A friend who was looking for a new job texted me "how does one become a demonstrably better engineer?"
Given what I knew of their context, I assumed they were looking for something actionable that would ratchet them up a notch in interviews (perceived more senior). The question stumped me. I just didn't have a good answer. Given the longstanding situation where companies interview in a manner optimized for the software engineering challenges of last century, there are only two ways I really know of that typically manner: be recruited directly by ex-colleagues who know your skills well, or excel at those wrongly optimized tech interview shenanigans. Sometimes the timing is off for the former to work.The problem with the latter is that the longer you spend actually doing typical 21st century engineering work, the less you remember how to pass those useless puzzles that rarely come up in real work (and when they do, are more quickly and reliably solved by doing a litle research rather than trying to implement something from 30 minutes at a white board).
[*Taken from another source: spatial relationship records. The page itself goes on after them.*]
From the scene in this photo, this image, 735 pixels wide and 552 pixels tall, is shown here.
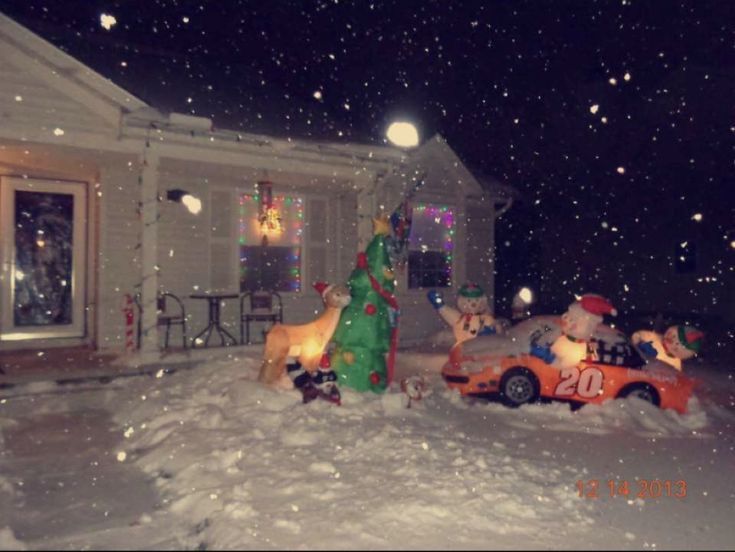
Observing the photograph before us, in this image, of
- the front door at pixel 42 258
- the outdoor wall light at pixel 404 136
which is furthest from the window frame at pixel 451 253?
the front door at pixel 42 258

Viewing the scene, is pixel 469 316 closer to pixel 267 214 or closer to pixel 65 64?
pixel 267 214

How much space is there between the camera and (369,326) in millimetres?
7844

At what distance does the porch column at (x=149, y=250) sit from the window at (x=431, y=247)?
18.2 feet

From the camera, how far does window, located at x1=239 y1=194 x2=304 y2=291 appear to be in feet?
38.9

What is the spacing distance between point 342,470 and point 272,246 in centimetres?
728

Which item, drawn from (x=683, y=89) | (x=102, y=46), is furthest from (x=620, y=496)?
(x=683, y=89)

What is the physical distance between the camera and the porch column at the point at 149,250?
9.09 m

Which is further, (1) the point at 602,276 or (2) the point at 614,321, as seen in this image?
(1) the point at 602,276

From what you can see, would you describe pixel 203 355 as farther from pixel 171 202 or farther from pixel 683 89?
pixel 683 89

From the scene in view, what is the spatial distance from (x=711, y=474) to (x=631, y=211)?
52.9 feet

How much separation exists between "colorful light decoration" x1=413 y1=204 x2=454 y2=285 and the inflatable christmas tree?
18.2ft

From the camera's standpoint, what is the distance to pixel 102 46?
1398 centimetres

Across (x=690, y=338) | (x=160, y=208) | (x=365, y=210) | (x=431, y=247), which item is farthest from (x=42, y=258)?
(x=690, y=338)

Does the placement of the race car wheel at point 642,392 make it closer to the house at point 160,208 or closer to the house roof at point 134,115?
the house at point 160,208
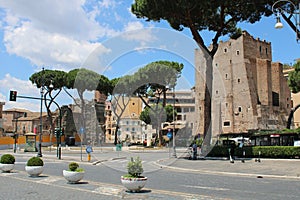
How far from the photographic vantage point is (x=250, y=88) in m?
62.5

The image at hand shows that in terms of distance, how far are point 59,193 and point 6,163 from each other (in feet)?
21.1

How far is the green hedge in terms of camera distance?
21344mm

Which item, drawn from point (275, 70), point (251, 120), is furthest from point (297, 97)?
point (251, 120)

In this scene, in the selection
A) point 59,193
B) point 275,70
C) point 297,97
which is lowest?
point 59,193

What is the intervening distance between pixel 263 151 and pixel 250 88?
41724mm

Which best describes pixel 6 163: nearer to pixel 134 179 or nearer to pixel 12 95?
pixel 134 179

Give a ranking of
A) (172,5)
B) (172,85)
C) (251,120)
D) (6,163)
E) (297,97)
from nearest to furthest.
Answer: (6,163)
(172,85)
(172,5)
(251,120)
(297,97)

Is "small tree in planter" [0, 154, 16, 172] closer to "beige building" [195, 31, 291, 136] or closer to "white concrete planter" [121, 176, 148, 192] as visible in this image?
"white concrete planter" [121, 176, 148, 192]

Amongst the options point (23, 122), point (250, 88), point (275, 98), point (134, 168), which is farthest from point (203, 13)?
point (23, 122)

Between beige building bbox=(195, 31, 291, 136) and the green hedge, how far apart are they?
35.2m

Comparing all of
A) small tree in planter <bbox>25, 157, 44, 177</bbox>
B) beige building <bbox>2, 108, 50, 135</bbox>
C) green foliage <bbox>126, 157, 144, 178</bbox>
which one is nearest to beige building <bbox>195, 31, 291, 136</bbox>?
beige building <bbox>2, 108, 50, 135</bbox>

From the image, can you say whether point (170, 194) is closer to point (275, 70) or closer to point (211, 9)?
point (211, 9)

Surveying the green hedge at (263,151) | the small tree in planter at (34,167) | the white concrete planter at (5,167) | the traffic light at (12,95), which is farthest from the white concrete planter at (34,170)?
the green hedge at (263,151)

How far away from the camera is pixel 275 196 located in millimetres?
8758
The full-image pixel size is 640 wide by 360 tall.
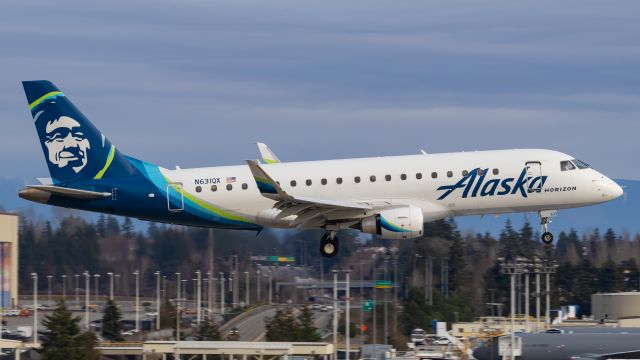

It stumped me so much, I didn't reply for a few days while I mulled it over. Then I went on vacation for a couple of weeks, feeling guiltier every time I remembered I still didn't have an answer.
Procrastination is like a credit card: it's a lot of fun until you get the bill. - Christopher Parker
— The Quote (@thequote) June 2, 2021
I've spent a couple of decades hiring engineers off and on. Most of that time I've conducted the exact same pair programming interview, but that would be a whole other post and not likely to be relative to my friend's interviews. I considered how I would start to believe someone was a senior level engineer in the absence of my usual rubric.
I still don't have a great answer but I do have a couple of thoughts.
1) I believe that the best software engineers are like blacksmiths.
Photo credit: Yi Chen
Both blacksmiths and software engineers make their own tools. The tools they use on the job are made of the same stuff they produce, so a master of the craft should be comfortable doing this. Making your own tools demonstrates not only that you understand how to do basic tasks for your job, but you probably also understand which tasks are the most important to the overall goals, and have creative thoughts about how the approach to those tasks could be improved. So one way to demonstrate your skills are to be able to talk about the tools you have made and how they helped you and/or your colleagues reach team goals better.
- Maybe you automated a tedious task that used to waste time and/or allow human error to creep in.
- Maybe you extracted data on your processes and built a report to show where bottlenecks lie.
- Maybe you built a tool to visualize your app logs in a richer way, allowing issues to be found quicker.
- Maybe you extracted code to a sharable package so that it could be shared by system components.
- Maybe you developed an IDE plugin that improved support for a custom part of your system.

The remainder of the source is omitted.